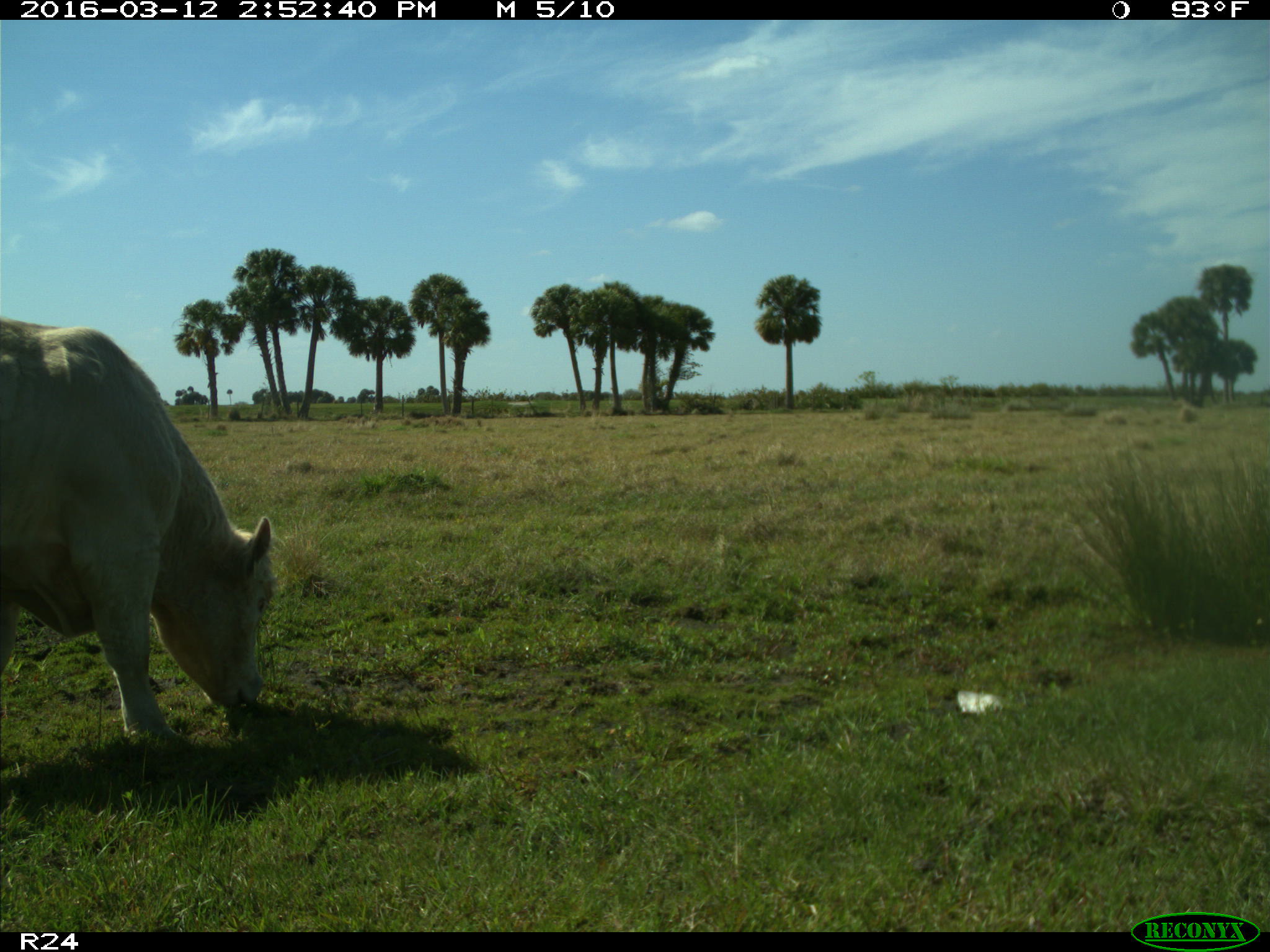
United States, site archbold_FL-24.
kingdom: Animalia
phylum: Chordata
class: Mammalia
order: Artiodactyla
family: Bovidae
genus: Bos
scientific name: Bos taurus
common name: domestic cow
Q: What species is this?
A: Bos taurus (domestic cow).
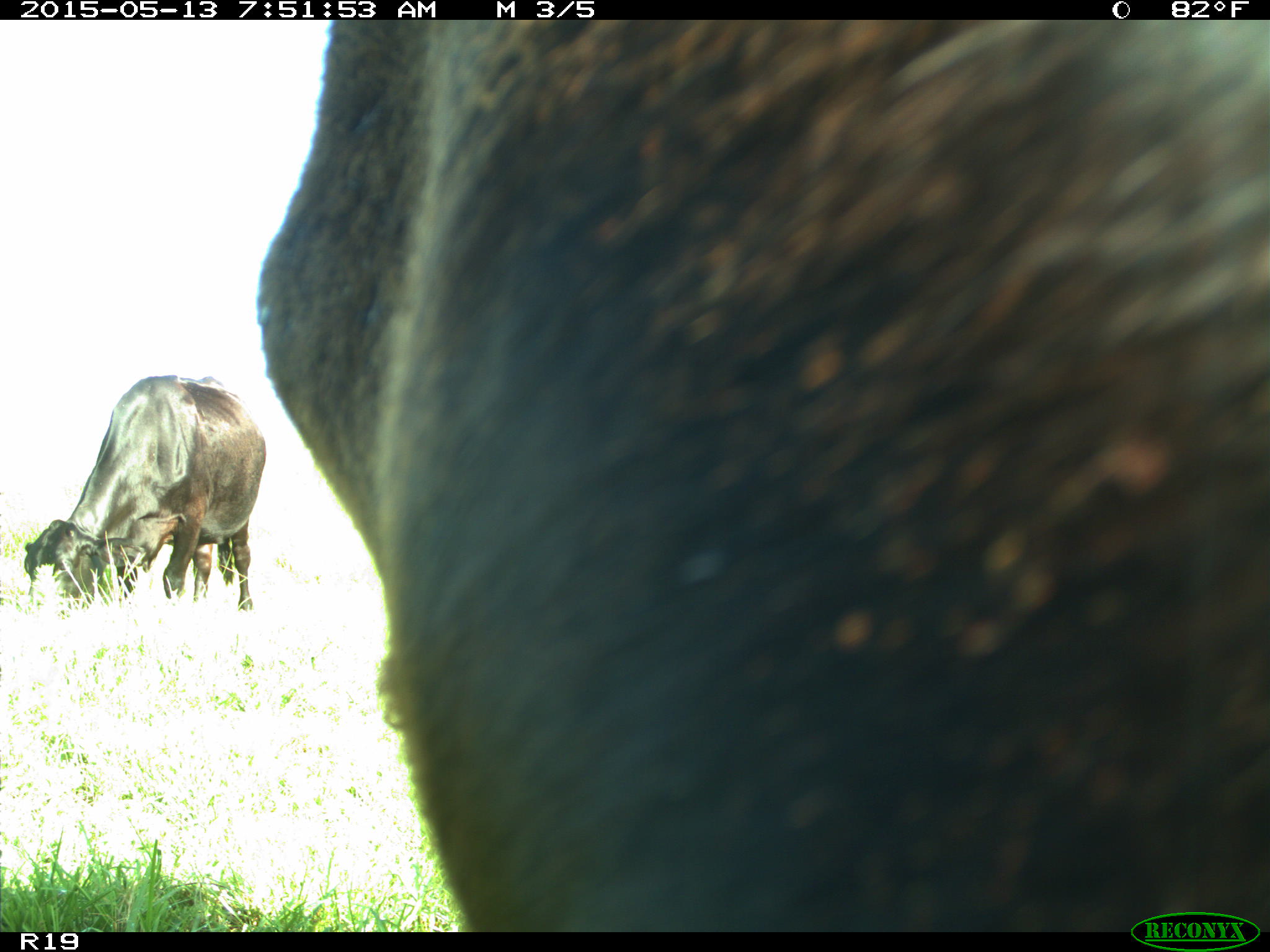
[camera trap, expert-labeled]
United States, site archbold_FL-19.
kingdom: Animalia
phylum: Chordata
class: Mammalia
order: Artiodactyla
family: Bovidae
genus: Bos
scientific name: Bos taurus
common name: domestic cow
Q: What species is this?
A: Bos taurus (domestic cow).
--
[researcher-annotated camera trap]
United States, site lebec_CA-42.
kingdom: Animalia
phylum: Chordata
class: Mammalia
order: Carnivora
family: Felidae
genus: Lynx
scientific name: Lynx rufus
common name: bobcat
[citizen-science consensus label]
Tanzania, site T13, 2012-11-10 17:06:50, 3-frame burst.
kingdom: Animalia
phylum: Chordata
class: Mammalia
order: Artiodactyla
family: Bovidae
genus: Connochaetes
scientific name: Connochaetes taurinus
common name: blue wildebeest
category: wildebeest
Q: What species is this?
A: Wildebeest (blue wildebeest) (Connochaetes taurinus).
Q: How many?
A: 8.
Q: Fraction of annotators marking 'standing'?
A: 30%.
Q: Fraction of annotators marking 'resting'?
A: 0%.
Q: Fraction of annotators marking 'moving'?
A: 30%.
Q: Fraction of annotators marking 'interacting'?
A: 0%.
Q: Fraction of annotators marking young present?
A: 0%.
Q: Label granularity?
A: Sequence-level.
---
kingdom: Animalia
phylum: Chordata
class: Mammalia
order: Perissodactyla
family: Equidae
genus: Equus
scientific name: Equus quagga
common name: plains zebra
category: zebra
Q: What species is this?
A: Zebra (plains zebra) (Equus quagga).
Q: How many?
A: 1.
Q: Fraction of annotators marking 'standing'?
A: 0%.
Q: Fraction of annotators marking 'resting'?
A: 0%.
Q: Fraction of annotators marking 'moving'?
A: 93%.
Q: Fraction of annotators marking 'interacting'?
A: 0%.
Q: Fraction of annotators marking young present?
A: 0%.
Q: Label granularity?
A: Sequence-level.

- [Task directions]: Take from the material every line that holds "States".

- [Answer below]:
United States, site archbold_FL-24.
United States, site archbold_FL-19.
United States, site lebec_CA-42.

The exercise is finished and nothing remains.